1. Click Reports from the left menu; POAM Data is shown by default 
2. Click between POAM Data and Scan Data in the top menu; orange button indicates the active tab/data 
3. View report thumbnails
4. Hover over graph data for more information. 
5. View full reports of individual charts by clicking View Full Report or expanding the Dashboard menu to the left and selecting from the dropdown options

POAM Data Charts, Graphs, and Filters

POAM Data – Top Systems displays the top 10 systems that have the most vulnerabilities on POAMs.

POAM Data – Top Vulnerabilities displays the top 10 most prevalent vulnerabilities across multiple systems. By default, this represents the number of unique systems with this vulnerability.

Risk by System displays all the systems with vulnerabilities on POAMs.  

Risk Timeline displays risk fluctuation. The left side of the “Today” line represents actual change based upon opening/closing of POAM items whereas the right side of the “Today” line shows the expected risk closures based upon scheduled completion date (SCD).

Task Queue Summary displays the current responsibility of the vulnerabilities based upon roles.

Risk by Dependency shows the reasons why vulnerabilities are open.

Risk by IAVA/System displays the IAVAs that are open on a POAM for one or more systems.

Workload Distribution displays the total workload a user or group based upon their role (SA/ISSO/etc.).

POAM Data Filters

Click View Full Report or expand the Dashboard menu to select individual POAM Data charts. 

The Full Report allows you to view and filter the data to provide a more custom view. There are various filtering options, each allowing multi-selection of the filter value. The chart and the data displayed below the chart change as you alter the filters.

The Unique Systems dropdown allows you to view total number of unique vulnerabilities per system, cumulative vulnerabilities across assets, and vulnerabilities by assets. 

Examples:

• A system that is missing 1 update on each of the 5 servers would display as 1 unique vulnerability, 5 cumulative, and 5 assets.  
• A system that is missing 10 updates on 1 asset would display as 10 unique, 10 cumulative, and 1 asset.
• As system that is missing 10 updates on each of 5 servers would display as 10 unique, 50 cumulative, and 5 assets.
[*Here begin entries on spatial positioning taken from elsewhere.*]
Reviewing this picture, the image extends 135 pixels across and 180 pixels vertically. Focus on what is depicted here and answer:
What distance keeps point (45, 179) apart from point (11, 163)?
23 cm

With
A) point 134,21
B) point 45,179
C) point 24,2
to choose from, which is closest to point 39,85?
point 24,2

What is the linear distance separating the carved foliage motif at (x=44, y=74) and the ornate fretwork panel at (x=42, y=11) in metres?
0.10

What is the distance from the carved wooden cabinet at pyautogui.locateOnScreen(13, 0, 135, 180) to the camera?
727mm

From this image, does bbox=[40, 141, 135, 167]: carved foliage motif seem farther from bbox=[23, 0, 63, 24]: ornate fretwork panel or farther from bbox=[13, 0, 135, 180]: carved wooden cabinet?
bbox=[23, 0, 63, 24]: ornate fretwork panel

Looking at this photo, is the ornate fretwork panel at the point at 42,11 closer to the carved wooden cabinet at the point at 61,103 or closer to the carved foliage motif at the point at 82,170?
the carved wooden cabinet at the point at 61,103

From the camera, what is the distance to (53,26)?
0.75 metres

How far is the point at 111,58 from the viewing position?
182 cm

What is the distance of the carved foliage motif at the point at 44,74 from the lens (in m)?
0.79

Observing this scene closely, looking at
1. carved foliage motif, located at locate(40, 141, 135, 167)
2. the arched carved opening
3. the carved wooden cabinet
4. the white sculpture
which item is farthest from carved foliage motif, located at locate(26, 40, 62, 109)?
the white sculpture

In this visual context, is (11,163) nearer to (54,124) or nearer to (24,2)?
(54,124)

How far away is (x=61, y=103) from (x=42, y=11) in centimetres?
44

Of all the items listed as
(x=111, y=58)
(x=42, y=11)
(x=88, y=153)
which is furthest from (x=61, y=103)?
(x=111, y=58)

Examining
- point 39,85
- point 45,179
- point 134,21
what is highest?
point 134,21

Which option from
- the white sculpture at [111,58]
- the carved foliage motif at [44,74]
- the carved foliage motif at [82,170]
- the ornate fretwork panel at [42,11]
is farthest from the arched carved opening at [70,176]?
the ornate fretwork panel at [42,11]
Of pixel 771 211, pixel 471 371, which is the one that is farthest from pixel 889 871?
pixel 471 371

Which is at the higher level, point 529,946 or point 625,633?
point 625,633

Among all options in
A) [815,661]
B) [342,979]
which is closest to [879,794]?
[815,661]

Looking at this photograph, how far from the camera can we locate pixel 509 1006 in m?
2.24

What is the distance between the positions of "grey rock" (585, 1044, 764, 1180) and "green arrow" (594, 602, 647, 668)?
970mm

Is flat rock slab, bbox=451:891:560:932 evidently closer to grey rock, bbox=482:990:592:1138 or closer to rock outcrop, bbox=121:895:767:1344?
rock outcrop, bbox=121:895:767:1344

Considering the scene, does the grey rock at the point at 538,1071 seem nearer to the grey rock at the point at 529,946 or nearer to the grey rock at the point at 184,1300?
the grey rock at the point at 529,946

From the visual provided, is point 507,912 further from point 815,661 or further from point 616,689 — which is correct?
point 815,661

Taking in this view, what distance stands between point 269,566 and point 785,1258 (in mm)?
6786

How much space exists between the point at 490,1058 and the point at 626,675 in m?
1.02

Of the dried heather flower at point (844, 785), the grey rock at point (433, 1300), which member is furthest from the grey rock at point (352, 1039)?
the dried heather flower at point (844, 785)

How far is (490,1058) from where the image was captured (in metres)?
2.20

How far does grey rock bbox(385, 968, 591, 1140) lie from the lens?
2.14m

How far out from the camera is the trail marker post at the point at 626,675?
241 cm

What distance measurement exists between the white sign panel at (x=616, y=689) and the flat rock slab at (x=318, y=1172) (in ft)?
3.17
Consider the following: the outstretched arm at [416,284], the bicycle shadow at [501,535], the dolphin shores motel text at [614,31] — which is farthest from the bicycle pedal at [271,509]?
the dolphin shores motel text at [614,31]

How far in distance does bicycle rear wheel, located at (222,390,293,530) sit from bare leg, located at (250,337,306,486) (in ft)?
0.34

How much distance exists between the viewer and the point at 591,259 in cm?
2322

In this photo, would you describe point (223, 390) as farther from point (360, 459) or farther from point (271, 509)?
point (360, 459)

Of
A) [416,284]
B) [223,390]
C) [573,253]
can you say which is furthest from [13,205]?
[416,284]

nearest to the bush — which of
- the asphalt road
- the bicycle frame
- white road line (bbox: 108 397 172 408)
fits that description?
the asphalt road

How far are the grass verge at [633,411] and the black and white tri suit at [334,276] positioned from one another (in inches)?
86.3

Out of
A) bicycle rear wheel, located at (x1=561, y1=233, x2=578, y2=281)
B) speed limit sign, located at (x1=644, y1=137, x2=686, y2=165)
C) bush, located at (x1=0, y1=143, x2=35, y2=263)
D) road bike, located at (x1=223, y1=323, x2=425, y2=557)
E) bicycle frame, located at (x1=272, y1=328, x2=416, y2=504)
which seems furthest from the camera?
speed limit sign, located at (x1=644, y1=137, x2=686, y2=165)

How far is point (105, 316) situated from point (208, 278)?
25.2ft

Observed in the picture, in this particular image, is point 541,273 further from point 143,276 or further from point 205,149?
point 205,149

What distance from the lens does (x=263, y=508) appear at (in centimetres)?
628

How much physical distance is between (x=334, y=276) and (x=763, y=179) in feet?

The second dropdown allows you to view Currently Vulnerable assets and Total on POAM, meaning all assets added to a POAM, including those that are remediated and no longer vulnerable. 

When filtering data: 

1. Enter filter criteria (varies by graph/report)
2. Click Apply Filters to view vulnerabilities  

Program Office filter options:

This filter allows users to view reports of specific program offices. The user can select one or multiple program offices.

System filter options:

This filter allows users to view reports of specific systems. The user can select one or multiple systems. Selecting a program offices will show all related systems by default in a report. Users will only have systems that are related to selected program offices as available filter options.

Status filter options:

• All: Other than Closed vulnerabilities 
• Open
• Closed
• Risk Acceptance Requested: Vulnerabilities requested for risk acceptance, but not yet accepted
• Risk Accepted
• Remediated, Pending Verification: Vulnerabilities that are remediated but awaiting review and closure

Severity filter options: 

• All 
• Category I: Associated with and equivalent to High STIG vulnerabilities
• Category II: Associated with and equivalent to Moderate STIG vulnerabilities
• Category III: Associated with and equivalent to Low STIG vulnerabilities
• Informational
• Very Low
• Low
• Moderate
• High
• Very High

Scheduled Completion Date (SCD) filter options:

• All 
• Past Due
• SCD within 30 days 
• SCD within 60 days 
• Custom Range

Dependency Category and Dependency Item filter options: 

Ryskview allows the user to assign each vulnerability to a Dependency, which is divided by larger categories.  Not all vulnerabilities are associated with a dependency, so this may not include all vulnerabilities on all POAMs. 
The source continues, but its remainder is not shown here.